Revival got off to a fairly rocky start in its first issue. There were a few good moments to it, but the final splash page was fairly predictable and there was no real antagonist. To be honest it came off as another damn zombie book and I only bought the second issue mostly because I had room in my comics budget.

It was a good purchase. The second issue brought more of the book into focus, including introducing one of the more vividly sleazy characters currently in comics, and now, with the third issue, Tim Seeley and Mike Norton are beginning to hit their stride.

I’m still a bit iffy on Norton’s work, to be honest. It seems a bit clean in some respects for the story he and Seeley are trying to tell. That said, it is gorgeous work, and Norton manages to evoke horror and disgust with a considerable amount of restraint.
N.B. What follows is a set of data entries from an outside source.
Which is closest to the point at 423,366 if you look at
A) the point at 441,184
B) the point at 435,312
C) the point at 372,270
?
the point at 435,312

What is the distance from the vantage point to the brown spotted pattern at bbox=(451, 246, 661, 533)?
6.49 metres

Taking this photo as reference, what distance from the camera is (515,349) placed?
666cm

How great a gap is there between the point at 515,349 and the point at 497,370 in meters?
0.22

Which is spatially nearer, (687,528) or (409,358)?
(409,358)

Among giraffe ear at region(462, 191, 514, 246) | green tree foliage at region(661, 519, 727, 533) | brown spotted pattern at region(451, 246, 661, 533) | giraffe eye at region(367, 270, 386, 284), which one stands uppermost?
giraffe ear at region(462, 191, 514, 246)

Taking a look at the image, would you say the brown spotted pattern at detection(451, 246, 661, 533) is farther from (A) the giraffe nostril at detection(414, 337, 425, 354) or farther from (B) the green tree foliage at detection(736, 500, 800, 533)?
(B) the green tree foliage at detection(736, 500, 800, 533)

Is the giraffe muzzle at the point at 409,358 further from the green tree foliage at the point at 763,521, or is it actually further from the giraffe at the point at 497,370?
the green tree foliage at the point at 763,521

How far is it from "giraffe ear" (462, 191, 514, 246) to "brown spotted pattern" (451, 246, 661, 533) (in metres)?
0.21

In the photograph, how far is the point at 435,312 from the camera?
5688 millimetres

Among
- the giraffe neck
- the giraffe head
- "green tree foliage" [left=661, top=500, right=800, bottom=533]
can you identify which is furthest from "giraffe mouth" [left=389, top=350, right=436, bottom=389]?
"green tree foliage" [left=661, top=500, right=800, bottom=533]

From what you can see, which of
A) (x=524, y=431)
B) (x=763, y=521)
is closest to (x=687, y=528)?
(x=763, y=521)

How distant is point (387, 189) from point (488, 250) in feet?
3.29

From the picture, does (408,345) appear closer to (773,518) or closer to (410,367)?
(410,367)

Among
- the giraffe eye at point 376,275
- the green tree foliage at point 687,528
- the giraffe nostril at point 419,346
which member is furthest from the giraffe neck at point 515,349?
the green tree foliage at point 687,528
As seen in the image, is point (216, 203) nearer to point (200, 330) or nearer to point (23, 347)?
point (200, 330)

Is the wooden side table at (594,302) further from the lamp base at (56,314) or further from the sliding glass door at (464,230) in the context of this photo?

Seeley’s plot is particularly interesting in that it knows it has two questions to answer: Why are the dead coming back functioning fairly normally (at least for a while)… and how is it affecting this small town?

The book is still coming into focus in some respects, it must be said. The cast of characters is enormous and we’re still getting all their connections into place. The book largely focuses on Dana, a single mom working for her father as a cop. The tensions between the Hmong immigrant population and the rest of the small town this book takes place in have been mentioned and seem important, but aren’t really explored yet.

That said, though, there are lots of moments, great and small, that make this book. The villain may be a creeper and a nasty human being, but he can still be horribly embarrassed by his ringtone. A revived woman whose mind is largely gone nonetheless finds and attends her daughter’s funeral in a scene both heartbreaking and deeply disturbing.

Revival bills itself as a rural noir, and that makes sense to some degree. But it’s rapidly becoming a lot more, and it’s worth picking it up to see where it goes.